11.1. Basic Subgradient Method#

The theory of subgradients for convex functions is discussed in Subgradients. This section discusses basic subgradient method for optimization. Primary references for this section are [15].

Recall that a vector \(\bg\) is a subgradient of \(f\) at a point \(\bx\) if

\[ f(\by) \geq f(\bx) + \langle \by - \bx, \bg \rangle \Forall \by \in \RR^n. \]
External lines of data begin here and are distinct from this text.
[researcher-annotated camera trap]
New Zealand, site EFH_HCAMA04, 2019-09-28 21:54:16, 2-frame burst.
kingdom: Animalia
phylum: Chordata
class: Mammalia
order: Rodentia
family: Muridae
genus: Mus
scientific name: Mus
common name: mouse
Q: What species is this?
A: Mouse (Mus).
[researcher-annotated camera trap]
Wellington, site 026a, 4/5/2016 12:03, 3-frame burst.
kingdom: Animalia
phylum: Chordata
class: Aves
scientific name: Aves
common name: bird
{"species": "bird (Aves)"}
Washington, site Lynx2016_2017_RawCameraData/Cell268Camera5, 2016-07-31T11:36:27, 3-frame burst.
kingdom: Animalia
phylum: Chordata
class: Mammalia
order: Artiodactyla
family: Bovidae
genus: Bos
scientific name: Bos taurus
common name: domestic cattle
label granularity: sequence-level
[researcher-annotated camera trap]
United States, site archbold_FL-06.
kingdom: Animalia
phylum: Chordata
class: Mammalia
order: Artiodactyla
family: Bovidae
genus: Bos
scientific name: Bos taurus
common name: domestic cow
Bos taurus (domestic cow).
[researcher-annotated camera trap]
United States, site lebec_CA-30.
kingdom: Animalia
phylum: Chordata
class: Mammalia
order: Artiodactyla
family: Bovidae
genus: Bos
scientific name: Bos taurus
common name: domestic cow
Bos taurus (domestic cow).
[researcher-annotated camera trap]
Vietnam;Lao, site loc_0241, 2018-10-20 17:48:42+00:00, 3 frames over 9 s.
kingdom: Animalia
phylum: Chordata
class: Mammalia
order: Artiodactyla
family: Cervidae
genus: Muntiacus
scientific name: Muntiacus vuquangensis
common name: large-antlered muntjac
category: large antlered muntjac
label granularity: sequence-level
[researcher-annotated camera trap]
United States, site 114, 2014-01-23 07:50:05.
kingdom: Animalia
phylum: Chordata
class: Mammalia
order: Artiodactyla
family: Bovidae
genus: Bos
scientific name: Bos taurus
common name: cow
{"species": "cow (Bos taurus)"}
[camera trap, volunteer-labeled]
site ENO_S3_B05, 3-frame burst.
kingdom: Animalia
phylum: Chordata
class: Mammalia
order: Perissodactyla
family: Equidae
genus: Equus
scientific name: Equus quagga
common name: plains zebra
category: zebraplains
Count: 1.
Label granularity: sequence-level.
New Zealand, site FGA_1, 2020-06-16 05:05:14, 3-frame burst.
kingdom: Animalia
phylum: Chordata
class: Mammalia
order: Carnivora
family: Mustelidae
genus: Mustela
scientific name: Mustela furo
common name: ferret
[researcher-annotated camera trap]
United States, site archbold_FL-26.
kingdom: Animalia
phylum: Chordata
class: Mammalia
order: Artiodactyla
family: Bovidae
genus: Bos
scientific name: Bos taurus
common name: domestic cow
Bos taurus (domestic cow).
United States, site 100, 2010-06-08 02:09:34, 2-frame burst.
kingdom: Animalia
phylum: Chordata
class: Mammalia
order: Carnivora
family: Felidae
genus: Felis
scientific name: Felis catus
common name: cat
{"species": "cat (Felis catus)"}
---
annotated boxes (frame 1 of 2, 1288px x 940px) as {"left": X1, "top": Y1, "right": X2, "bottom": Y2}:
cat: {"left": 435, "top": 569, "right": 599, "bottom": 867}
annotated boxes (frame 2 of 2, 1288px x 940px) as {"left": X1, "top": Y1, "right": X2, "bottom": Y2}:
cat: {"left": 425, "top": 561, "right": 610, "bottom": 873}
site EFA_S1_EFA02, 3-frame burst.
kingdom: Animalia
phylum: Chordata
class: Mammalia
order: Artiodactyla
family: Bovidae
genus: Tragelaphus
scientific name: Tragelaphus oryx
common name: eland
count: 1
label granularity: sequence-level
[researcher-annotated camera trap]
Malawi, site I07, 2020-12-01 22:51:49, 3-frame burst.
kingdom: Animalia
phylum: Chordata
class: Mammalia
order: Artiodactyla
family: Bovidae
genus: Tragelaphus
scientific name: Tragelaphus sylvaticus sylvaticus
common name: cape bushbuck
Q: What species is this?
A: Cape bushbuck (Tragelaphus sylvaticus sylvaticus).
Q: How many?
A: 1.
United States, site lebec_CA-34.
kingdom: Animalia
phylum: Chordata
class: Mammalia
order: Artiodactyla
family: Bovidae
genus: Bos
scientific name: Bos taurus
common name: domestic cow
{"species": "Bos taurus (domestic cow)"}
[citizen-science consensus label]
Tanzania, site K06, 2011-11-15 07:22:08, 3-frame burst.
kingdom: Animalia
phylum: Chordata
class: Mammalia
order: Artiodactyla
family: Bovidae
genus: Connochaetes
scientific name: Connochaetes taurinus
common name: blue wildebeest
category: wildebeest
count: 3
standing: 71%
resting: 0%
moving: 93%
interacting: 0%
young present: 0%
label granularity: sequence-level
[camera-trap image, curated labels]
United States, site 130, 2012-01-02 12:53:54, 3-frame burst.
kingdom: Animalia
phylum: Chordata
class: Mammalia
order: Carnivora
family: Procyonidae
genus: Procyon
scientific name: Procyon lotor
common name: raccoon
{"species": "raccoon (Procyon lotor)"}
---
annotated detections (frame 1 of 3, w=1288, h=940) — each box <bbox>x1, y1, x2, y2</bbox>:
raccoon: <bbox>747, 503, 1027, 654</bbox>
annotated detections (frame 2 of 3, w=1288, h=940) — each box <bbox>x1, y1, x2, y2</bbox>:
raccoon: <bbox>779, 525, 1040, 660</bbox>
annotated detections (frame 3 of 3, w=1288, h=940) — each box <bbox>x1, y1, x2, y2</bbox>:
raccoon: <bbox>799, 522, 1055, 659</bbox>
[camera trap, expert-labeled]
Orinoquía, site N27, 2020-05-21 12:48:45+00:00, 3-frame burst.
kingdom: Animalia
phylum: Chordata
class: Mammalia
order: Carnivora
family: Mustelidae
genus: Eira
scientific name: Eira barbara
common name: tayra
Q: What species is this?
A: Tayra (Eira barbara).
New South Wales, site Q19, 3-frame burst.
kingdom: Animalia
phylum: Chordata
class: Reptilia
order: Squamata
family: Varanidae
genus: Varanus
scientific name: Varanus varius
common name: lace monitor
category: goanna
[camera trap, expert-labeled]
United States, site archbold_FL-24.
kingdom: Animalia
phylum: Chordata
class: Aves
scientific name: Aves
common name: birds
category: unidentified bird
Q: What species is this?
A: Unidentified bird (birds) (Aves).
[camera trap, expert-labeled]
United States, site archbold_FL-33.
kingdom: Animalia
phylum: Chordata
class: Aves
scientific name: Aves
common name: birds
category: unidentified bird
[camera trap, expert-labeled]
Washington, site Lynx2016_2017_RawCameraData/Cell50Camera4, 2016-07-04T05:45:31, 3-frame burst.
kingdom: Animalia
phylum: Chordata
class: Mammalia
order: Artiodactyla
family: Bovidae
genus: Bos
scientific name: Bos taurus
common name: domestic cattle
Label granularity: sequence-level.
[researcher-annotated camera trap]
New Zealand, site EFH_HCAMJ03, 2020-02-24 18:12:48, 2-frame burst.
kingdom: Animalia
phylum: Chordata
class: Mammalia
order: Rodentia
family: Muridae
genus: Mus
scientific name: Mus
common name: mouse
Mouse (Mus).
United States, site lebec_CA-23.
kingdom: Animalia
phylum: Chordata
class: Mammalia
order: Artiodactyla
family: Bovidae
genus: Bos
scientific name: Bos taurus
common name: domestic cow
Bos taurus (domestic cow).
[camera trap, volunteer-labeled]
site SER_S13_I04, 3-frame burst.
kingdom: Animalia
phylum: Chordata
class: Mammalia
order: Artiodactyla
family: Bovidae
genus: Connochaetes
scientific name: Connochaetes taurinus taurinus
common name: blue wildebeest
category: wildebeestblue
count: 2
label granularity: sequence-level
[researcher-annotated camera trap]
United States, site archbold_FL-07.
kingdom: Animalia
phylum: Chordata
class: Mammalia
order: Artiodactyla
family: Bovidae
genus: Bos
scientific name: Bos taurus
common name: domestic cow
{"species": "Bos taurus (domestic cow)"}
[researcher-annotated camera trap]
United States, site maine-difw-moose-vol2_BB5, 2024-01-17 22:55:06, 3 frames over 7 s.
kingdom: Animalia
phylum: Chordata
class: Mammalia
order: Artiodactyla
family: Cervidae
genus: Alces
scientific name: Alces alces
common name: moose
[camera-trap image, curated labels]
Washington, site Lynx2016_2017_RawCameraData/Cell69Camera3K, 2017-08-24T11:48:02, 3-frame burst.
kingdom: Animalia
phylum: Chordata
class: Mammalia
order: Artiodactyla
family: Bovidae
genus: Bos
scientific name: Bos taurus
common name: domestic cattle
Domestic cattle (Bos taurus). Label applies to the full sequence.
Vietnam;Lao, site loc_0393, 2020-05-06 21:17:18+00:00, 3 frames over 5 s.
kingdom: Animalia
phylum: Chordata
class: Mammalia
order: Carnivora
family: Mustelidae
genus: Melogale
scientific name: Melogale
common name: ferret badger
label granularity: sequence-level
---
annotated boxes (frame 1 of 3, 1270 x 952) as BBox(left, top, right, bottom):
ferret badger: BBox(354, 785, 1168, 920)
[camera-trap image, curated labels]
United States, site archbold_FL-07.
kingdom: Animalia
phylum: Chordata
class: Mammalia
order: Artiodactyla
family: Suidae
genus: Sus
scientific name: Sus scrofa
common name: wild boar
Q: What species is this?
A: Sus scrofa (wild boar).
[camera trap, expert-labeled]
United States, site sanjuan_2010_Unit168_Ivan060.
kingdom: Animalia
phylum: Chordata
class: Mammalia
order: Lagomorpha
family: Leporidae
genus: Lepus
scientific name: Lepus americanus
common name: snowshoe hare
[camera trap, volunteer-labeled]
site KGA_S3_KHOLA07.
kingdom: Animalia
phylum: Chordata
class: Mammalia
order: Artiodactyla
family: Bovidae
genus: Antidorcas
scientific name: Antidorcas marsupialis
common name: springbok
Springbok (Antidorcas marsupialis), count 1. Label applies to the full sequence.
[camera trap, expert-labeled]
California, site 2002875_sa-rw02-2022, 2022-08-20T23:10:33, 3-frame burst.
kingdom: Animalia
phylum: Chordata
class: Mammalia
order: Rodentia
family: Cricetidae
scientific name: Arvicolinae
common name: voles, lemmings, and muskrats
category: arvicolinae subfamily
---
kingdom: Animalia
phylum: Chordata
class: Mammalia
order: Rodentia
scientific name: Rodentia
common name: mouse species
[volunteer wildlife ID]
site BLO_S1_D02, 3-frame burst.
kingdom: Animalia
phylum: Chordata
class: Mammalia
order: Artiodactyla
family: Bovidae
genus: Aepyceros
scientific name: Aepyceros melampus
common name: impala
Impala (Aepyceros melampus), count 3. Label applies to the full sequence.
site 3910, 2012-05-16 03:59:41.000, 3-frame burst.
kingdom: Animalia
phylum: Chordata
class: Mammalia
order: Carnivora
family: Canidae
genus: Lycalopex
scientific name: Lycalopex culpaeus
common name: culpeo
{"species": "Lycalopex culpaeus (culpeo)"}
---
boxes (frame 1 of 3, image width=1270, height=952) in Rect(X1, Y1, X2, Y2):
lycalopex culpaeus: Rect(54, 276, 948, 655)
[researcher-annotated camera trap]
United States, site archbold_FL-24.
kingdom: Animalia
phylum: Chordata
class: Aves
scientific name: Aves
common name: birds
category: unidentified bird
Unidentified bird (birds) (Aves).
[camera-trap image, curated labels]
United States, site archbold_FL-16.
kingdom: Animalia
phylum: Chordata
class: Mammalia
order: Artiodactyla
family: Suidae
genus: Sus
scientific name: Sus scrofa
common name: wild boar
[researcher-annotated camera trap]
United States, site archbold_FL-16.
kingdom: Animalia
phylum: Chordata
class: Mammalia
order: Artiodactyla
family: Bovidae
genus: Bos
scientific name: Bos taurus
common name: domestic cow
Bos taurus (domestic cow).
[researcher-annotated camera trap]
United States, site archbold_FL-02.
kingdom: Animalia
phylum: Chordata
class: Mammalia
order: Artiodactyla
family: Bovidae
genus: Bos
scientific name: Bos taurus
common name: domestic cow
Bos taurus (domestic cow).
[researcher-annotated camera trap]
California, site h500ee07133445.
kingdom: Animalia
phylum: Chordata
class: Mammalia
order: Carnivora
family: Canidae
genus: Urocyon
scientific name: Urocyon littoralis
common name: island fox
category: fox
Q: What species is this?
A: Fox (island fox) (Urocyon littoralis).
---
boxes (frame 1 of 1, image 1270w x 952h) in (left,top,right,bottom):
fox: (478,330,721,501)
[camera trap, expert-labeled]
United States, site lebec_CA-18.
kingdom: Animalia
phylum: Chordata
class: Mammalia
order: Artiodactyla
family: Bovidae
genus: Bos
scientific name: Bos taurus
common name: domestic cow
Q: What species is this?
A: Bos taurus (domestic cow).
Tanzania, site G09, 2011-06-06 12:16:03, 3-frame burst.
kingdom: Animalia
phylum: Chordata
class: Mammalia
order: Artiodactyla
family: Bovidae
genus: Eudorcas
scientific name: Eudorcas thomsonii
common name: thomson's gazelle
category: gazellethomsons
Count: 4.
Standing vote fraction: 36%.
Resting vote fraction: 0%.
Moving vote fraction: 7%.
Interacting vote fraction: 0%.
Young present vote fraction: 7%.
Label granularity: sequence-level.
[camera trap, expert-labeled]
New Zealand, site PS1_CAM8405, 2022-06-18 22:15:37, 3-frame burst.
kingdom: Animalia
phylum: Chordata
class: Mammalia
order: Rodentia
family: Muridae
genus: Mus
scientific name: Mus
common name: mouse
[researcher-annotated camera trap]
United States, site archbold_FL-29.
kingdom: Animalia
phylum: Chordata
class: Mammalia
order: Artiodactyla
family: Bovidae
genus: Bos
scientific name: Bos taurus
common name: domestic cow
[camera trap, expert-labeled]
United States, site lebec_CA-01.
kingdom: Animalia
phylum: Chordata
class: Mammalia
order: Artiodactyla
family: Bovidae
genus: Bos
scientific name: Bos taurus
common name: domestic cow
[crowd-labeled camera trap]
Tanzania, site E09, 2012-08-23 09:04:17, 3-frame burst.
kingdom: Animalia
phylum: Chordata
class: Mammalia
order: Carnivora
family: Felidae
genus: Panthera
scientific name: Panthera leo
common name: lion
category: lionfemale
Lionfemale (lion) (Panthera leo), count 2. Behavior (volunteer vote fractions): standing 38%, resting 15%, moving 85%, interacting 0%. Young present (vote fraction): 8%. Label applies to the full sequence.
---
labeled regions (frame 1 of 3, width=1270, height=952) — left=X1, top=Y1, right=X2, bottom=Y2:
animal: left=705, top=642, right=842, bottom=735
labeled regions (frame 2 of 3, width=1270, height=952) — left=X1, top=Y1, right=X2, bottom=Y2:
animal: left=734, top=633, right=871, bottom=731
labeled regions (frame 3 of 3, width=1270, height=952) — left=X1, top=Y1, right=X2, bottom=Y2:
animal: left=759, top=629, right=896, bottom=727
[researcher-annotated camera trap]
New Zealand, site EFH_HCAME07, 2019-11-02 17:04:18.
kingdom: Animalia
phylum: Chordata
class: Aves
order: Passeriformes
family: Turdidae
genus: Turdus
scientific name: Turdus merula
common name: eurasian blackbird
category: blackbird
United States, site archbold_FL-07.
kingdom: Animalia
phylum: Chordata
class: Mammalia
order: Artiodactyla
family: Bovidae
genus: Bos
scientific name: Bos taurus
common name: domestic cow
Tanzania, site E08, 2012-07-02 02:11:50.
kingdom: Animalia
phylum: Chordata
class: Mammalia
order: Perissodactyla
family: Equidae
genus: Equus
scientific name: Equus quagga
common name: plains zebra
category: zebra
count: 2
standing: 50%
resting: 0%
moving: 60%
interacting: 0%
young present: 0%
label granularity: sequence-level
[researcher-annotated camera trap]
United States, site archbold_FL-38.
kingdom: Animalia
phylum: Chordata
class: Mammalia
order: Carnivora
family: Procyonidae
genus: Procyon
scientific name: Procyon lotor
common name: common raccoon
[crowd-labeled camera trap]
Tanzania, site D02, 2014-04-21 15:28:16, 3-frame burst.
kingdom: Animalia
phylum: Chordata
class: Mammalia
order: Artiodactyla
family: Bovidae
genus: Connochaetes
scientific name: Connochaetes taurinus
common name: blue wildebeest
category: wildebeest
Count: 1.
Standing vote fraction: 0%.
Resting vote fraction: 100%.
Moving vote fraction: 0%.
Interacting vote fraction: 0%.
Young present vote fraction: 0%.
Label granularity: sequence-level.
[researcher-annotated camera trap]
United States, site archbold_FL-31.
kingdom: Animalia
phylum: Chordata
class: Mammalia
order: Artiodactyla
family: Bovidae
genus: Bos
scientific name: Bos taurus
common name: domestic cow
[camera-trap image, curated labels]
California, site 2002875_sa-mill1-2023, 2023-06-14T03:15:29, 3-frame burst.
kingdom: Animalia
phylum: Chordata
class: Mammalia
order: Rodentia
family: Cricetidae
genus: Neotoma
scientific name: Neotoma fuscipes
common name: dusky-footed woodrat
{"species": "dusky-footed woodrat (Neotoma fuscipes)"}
11.1.1. Unconstrained Minimization#

We start with a simple case of minimizing a convex function \(f: \RR^n \to \RR\).

The optimal value shall be denoted by \(f^*\).
We shall assume that the optimal value is finite (i.e., \(f^* > -\infty\)).
The set of optimal minimizers shall be denoted by \(X^*\).
Since \(f\) attains its optimal value, hence \(X^*\) is nonempty.
A global minimizer will be denoted by \(\bx^*\).

The basic subgradient method uses the following iteration.

(11.1)#\[\bx^{k+1} = \bx^k - t_k \bg^k.\]

In this iteration

\(\bx^k\) is the current (\(k\)-th) iterate.
\(\bg^k\) is any subgradient of \(f\) at \(\bx^k\). We have \(\bg^k \in \partial f(\bx^k)\).
\(t_k > 0\) is the step size for the \(k\)-th iteration in the negative subgradient direction \(- \bg^k\).
\(\bx^{k+1}\) is the new (\(k+1\)-th) iterate.
\(\| t_k \bg^k \|_2\) denotes the step-length.

Thus, in each iteration of the subgradient method, we take a step in the direction of a negative subgradient.

11.1.1.1. Descent Directions#

Observation 11.1 (Negative subgradient need not be a descent direction)

Recall from Definition 10.22 that a descent direction of \(f\) at \(\bx\) is a direction along which the directional derivative is negative; i.e., \(f'(\bx; \bd) < 0\).
If \(\bd\) is a descent direction at \(\bx\), then there exists a step size \(t > 0\) such that

\[ f(\bx + t \bd) < f(\bx). \]
If \(f\) is a differentiable function and \(\bd = - \nabla f(\bx)\), then

\[ f'(\bx; - \nabla f(\bx)) = - \| \nabla f(\bx) \|^2 \leq 0. \]
Hence, the negative gradient is always a descent direction if the gradient is nonzero.
However, for a nondifferentiable function \(f\), a negative subgradient may not be a descent direction.
Recall from max formula (Theorem 9.219) that

\[ f'(\bx;\bd) = \sup \{ \langle \bd, \bg \rangle \ST \bg \in \partial f(\bx) \}. \]
Let \(\tilde{\bg}\) be the chosen subgradient at an iteration of the subgradient method.
Then

\[ f'(\bx; -\tilde{\bg}) = \sup_{\bg \in \partial f(\bx)} \{ \langle - \tilde{\bg}, \bg \rangle\} = - \inf_{\bg \in \partial f(\bx)} \{ \langle \tilde{\bg}, \bg \rangle\}. \]
It is possible that the quantity \(\langle \tilde{\bg}, \bg \rangle\) is negative for some other subgradient \(\bg\) at \(\bx\).
Hence the directional derivative along \(-\tilde{\bg}\) may be positive.
This argument shows that a negative subgradient is not necessarily a descent direction.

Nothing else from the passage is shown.